• **WORK INSTRUCTION**: Output the entries exactly.

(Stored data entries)
····················
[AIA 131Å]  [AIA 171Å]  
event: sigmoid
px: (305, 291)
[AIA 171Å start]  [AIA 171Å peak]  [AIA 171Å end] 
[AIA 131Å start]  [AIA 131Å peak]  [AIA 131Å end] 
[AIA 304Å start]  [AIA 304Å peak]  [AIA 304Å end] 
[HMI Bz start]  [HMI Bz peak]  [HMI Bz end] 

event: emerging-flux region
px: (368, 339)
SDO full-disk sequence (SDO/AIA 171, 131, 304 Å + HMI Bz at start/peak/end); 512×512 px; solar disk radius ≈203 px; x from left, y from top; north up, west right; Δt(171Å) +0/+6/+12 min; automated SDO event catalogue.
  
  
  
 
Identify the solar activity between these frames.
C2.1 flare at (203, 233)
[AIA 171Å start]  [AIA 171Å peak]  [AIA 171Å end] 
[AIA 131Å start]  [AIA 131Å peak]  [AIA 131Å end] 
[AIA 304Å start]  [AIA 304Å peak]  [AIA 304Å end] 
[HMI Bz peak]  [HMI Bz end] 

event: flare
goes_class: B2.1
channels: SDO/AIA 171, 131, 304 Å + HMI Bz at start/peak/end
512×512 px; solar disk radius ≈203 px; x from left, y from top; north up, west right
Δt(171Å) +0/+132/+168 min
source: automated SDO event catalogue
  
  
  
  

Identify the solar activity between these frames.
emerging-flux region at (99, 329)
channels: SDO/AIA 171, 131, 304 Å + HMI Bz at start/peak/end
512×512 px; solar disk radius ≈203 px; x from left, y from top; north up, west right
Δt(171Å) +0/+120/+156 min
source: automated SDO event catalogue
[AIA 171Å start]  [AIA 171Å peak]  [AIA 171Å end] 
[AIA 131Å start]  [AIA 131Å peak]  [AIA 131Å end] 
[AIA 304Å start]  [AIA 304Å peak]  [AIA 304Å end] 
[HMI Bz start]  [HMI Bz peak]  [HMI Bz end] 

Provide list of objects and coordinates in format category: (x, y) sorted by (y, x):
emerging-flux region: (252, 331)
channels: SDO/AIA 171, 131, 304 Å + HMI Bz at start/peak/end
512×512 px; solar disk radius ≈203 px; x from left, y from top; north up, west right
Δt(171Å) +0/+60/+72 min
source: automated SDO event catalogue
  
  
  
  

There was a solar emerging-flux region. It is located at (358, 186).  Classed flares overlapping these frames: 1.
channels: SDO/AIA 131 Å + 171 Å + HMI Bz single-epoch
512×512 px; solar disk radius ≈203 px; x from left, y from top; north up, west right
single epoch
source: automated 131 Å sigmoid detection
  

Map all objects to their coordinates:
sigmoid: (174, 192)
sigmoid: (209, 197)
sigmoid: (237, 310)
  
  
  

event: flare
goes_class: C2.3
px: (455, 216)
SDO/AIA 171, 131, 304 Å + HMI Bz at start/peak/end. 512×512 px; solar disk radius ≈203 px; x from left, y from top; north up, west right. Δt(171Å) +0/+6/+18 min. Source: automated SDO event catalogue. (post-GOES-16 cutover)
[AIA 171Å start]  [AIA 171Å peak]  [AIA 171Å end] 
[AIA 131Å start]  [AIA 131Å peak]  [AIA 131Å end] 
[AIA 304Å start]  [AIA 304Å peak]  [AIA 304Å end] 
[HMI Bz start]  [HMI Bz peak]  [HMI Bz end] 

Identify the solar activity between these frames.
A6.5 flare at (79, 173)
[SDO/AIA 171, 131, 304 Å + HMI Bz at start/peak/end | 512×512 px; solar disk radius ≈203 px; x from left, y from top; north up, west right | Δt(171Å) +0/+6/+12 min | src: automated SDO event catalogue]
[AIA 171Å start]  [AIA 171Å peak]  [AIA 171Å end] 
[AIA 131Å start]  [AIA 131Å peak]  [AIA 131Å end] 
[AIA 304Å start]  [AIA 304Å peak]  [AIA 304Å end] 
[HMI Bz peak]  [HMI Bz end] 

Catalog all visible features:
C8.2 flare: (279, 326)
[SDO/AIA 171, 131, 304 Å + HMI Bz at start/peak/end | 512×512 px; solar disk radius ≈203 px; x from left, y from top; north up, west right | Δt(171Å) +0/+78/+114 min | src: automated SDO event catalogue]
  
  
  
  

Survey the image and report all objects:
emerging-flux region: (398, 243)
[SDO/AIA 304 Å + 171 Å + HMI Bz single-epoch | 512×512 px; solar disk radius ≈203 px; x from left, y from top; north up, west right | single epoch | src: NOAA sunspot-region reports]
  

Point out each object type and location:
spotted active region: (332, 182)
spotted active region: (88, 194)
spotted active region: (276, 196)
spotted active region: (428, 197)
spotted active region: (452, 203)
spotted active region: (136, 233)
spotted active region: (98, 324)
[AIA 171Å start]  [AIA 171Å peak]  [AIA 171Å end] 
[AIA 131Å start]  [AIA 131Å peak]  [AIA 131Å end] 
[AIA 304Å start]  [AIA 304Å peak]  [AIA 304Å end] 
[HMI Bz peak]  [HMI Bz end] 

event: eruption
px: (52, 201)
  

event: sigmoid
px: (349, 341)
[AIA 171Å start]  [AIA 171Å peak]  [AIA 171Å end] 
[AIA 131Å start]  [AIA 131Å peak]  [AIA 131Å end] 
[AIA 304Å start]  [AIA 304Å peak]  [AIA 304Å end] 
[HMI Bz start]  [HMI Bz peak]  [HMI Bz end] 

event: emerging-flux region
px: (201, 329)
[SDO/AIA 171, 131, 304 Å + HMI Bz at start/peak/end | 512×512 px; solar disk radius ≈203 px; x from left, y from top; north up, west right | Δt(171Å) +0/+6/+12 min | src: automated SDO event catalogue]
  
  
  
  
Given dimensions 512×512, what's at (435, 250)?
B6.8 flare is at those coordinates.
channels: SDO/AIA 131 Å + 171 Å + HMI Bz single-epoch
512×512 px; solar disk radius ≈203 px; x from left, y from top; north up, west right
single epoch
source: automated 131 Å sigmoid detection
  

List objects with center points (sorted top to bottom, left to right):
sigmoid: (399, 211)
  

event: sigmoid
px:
····················
• **SOLUTION TO THE EXERCISE**:
[AIA 131Å]  [AIA 171Å]  
event: sigmoid
px: (305, 291)
[AIA 171Å start]  [AIA 171Å peak]  [AIA 171Å end] 
[AIA 131Å start]  [AIA 131Å peak]  [AIA 131Å end] 
[AIA 304Å start]  [AIA 304Å peak]  [AIA 304Å end] 
[HMI Bz start]  [HMI Bz peak]  [HMI Bz end] 

event: emerging-flux region
px: (368, 339)
SDO full-disk sequence (SDO/AIA 171, 131, 304 Å + HMI Bz at start/peak/end); 512×512 px; solar disk radius ≈203 px; x from left, y from top; north up, west right; Δt(171Å) +0/+6/+12 min; automated SDO event catalogue.
  
  
  
 
Identify the solar activity between these frames.
C2.1 flare at (203, 233)
[AIA 171Å start]  [AIA 171Å peak]  [AIA 171Å end] 
[AIA 131Å start]  [AIA 131Å peak]  [AIA 131Å end] 
[AIA 304Å start]  [AIA 304Å peak]  [AIA 304Å end] 
[HMI Bz peak]  [HMI Bz end] 

event: flare
goes_class: B2.1
channels: SDO/AIA 171, 131, 304 Å + HMI Bz at start/peak/end
512×512 px; solar disk radius ≈203 px; x from left, y from top; north up, west right
Δt(171Å) +0/+132/+168 min
source: automated SDO event catalogue
  
  
  
  

Identify the solar activity between these frames.
emerging-flux region at (99, 329)
channels: SDO/AIA 171, 131, 304 Å + HMI Bz at start/peak/end
512×512 px; solar disk radius ≈203 px; x from left, y from top; north up, west right
Δt(171Å) +0/+120/+156 min
source: automated SDO event catalogue
[AIA 171Å start]  [AIA 171Å peak]  [AIA 171Å end] 
[AIA 131Å start]  [AIA 131Å peak]  [AIA 131Å end] 
[AIA 304Å start]  [AIA 304Å peak]  [AIA 304Å end] 
[HMI Bz start]  [HMI Bz peak]  [HMI Bz end] 

Provide list of objects and coordinates in format category: (x, y) sorted by (y, x):
emerging-flux region: (252, 331)
channels: SDO/AIA 171, 131, 304 Å + HMI Bz at start/peak/end
512×512 px; solar disk radius ≈203 px; x from left, y from top; north up, west right
Δt(171Å) +0/+60/+72 min
source: automated SDO event catalogue
  
  
  
  

There was a solar emerging-flux region. It is located at (358, 186).  Classed flares overlapping these frames: 1.
channels: SDO/AIA 131 Å + 171 Å + HMI Bz single-epoch
512×512 px; solar disk radius ≈203 px; x from left, y from top; north up, west right
single epoch
source: automated 131 Å sigmoid detection
  

Map all objects to their coordinates:
sigmoid: (174, 192)
sigmoid: (209, 197)
sigmoid: (237, 310)
  
  
  

event: flare
goes_class: C2.3
px: (455, 216)
SDO/AIA 171, 131, 304 Å + HMI Bz at start/peak/end. 512×512 px; solar disk radius ≈203 px; x from left, y from top; north up, west right. Δt(171Å) +0/+6/+18 min. Source: automated SDO event catalogue. (post-GOES-16 cutover)
[AIA 171Å start]  [AIA 171Å peak]  [AIA 171Å end] 
[AIA 131Å start]  [AIA 131Å peak]  [AIA 131Å end] 
[AIA 304Å start]  [AIA 304Å peak]  [AIA 304Å end] 
[HMI Bz start]  [HMI Bz peak]  [HMI Bz end] 

Identify the solar activity between these frames.
A6.5 flare at (79, 173)
[SDO/AIA 171, 131, 304 Å + HMI Bz at start/peak/end | 512×512 px; solar disk radius ≈203 px; x from left, y from top; north up, west right | Δt(171Å) +0/+6/+12 min | src: automated SDO event catalogue]
[AIA 171Å start]  [AIA 171Å peak]  [AIA 171Å end] 
[AIA 131Å start]  [AIA 131Å peak]  [AIA 131Å end] 
[AIA 304Å start]  [AIA 304Å peak]  [AIA 304Å end] 
[HMI Bz peak]  [HMI Bz end] 

Catalog all visible features:
C8.2 flare: (279, 326)
[SDO/AIA 171, 131, 304 Å + HMI Bz at start/peak/end | 512×512 px; solar disk radius ≈203 px; x from left, y from top; north up, west right | Δt(171Å) +0/+78/+114 min | src: automated SDO event catalogue]
  
  
  
  

Survey the image and report all objects:
emerging-flux region: (398, 243)
[SDO/AIA 304 Å + 171 Å + HMI Bz single-epoch | 512×512 px; solar disk radius ≈203 px; x from left, y from top; north up, west right | single epoch | src: NOAA sunspot-region reports]
  

Point out each object type and location:
spotted active region: (332, 182)
spotted active region: (88, 194)
spotted active region: (276, 196)
spotted active region: (428, 197)
spotted active region: (452, 203)
spotted active region: (136, 233)
spotted active region: (98, 324)
[AIA 171Å start]  [AIA 171Å peak]  [AIA 171Å end] 
[AIA 131Å start]  [AIA 131Å peak]  [AIA 131Å end] 
[AIA 304Å start]  [AIA 304Å peak]  [AIA 304Å end] 
[HMI Bz peak]  [HMI Bz end] 

event: eruption
px: (52, 201)
  

event: sigmoid
px: (349, 341)
[AIA 171Å start]  [AIA 171Å peak]  [AIA 171Å end] 
[AIA 131Å start]  [AIA 131Å peak]  [AIA 131Å end] 
[AIA 304Å start]  [AIA 304Å peak]  [AIA 304Å end] 
[HMI Bz start]  [HMI Bz peak]  [HMI Bz end] 

event: emerging-flux region
px: (201, 329)
[SDO/AIA 171, 131, 304 Å + HMI Bz at start/peak/end | 512×512 px; solar disk radius ≈203 px; x from left, y from top; north up, west right | Δt(171Å) +0/+6/+12 min | src: automated SDO event catalogue]
  
  
  
  
Given dimensions 512×512, what's at (435, 250)?
B6.8 flare is at those coordinates.
channels: SDO/AIA 131 Å + 171 Å + HMI Bz single-epoch
512×512 px; solar disk radius ≈203 px; x from left, y from top; north up, west right
single epoch
source: automated 131 Å sigmoid detection
  

List objects with center points (sorted top to bottom, left to right):
sigmoid: (399, 211)
  

event: sigmoid
px:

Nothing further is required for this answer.